Sturgeon & Eagles

August 19, 2011.  Phenomenon is not the right word, but it's close.  An event has taken place on the James River for eons, and over the last couple of years has regained a lot of attention.  Beginning in late August and lasting into October, one of the oldest fish species in the world returns to the James River, while in almost all of their historic habitats, there are none returning or present.  Universities and federal government agencies are paying close attention to this, and so am I.

Of course, we are talking about Atlantic Sturgeon.

Sturgeon in the James River have a long history ... more than we will ever know.  Over 400 years ago, during early colonial days sturgeon were caught and eaten, saving some colonists from starvation. At that time, these fish grew to 14 feet or more, and weighed over 800 pounds. Once established as a food source, catch rates kept climbing and overfishing lasted into the 1890's, when the harvest peaked.  By 1900 the population crashed and continued to decline because of pollution and habitat destruction.  

But today they are noticeably back.  In fact they are back right now and in the process of possibly spawning (researchers are trying to find out if, in fact, they are spawning this time of year. Historically they have been springtime spawners).  While they are in the river, sturgeon offer incredible visual acrobatics, called "breaching"  When a sturgeon breaches it rockets out of the water, leaping into the air and then crashing down on its side, back into the river.  You generally hear more than you see, but with a slow cruise along certain parts of the river your chances are pretty good you will see one or two.  When you see a sturgeon breach, it looks like a 10 foot section of telephone pole comes out of the river and is dropped on it's side from 15 feet in the air.   

There are plenty of theories why sturgeon breach, but scientists don't really know why the do it.  But they do know one thing ... when a sturgeon breaches .... it's amazing.  Smaller than their historic sizes, Atlantic sturgeon today can grow to nine feet and weigh over 300 pounds. Most fish are males in the five to six foot range, and weigh around 100 pounds.

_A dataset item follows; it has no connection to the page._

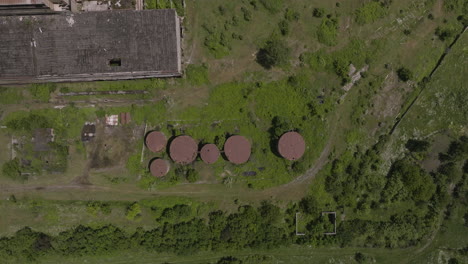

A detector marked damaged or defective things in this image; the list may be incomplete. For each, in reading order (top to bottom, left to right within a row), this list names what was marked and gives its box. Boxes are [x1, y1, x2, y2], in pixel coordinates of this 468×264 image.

Like bald eagles, this species has given researchers, and river lovers something to talk about and investigate.  There is a great amount of research going on up and down the East Coast on sturgeon and Matt Balazik, a biologist and sturgeon researcher, from Virginia Commonwealth University, continues to be a leader in this field.  He recently began his late summer/fall river work with Atlantic Sturgeon and will now spend many days a week out on the James, from the City of Richmond well down below Hopewell searching for and capturing as many as possible, to weigh, tag and release.  VCU has been a leader in getting research dollars funneled towards restoration of Atlantic Sturgeon on the James River.  

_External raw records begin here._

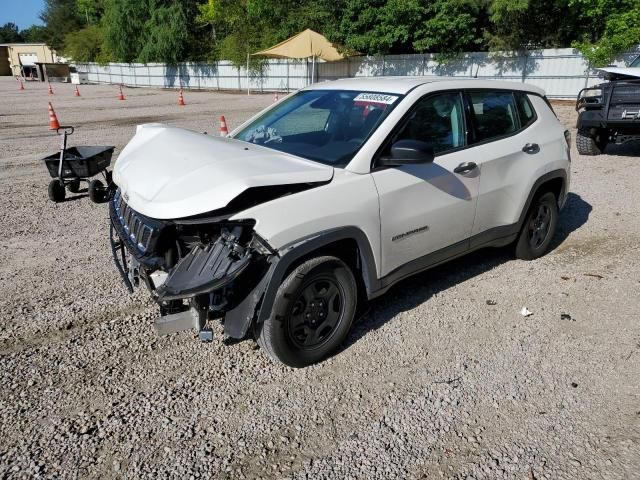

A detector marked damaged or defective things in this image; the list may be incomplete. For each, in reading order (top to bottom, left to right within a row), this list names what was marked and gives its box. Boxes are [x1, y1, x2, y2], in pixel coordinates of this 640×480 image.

broken front grille [112, 188, 155, 255]
damaged front end [108, 189, 278, 340]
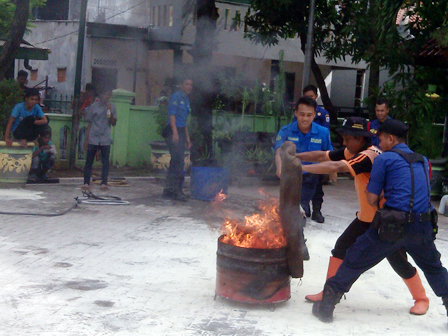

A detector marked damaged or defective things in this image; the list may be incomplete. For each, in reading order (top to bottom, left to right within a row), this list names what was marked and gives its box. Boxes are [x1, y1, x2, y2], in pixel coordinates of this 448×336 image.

charred barrel surface [216, 236, 290, 304]
charred barrel surface [278, 140, 306, 278]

For a short time, Discover The James will offer Sturgeon & Eagle Tours on every bald eagle tour taken.  There is about a mile stretch of river in Jefferson's Reach that Atlantic Stureon have been populating during this possible spawning season.  Why are they there?  Well there are theories, and I have one that Matt shared with me, but you'll have to come out on the boat to find out.  --Capt. Mike

The Photos Stories?  Top Right:  Here Matt Balazik is holding one of the biggest Atlantic sturgeon he'd ever seen.  More than likely this is a female because of her size.  Estimated at over 300 pounds and more than seven feet long, this sturgeon was released safely back into the James to continue on her way.  Photo credit:  VCU/Center for Environmental Studies.

Bottom Left:  August 18, 2011 ... the first sturgeon capture of the late summer/fall season.  I spoke with Matt soon after this first fish was caught and he mentioned that two of the sturgeon he had caught and tagged last year have been recorded passing by Jamestown, verified returns to the James River.  This data is received via a combination of a tag on the fish, a receiver on a channel marker buoy in the river, and this data transferred via satellite in real time.  Good stuff.  Photo credit:  VCU/Center for Environmental Studies.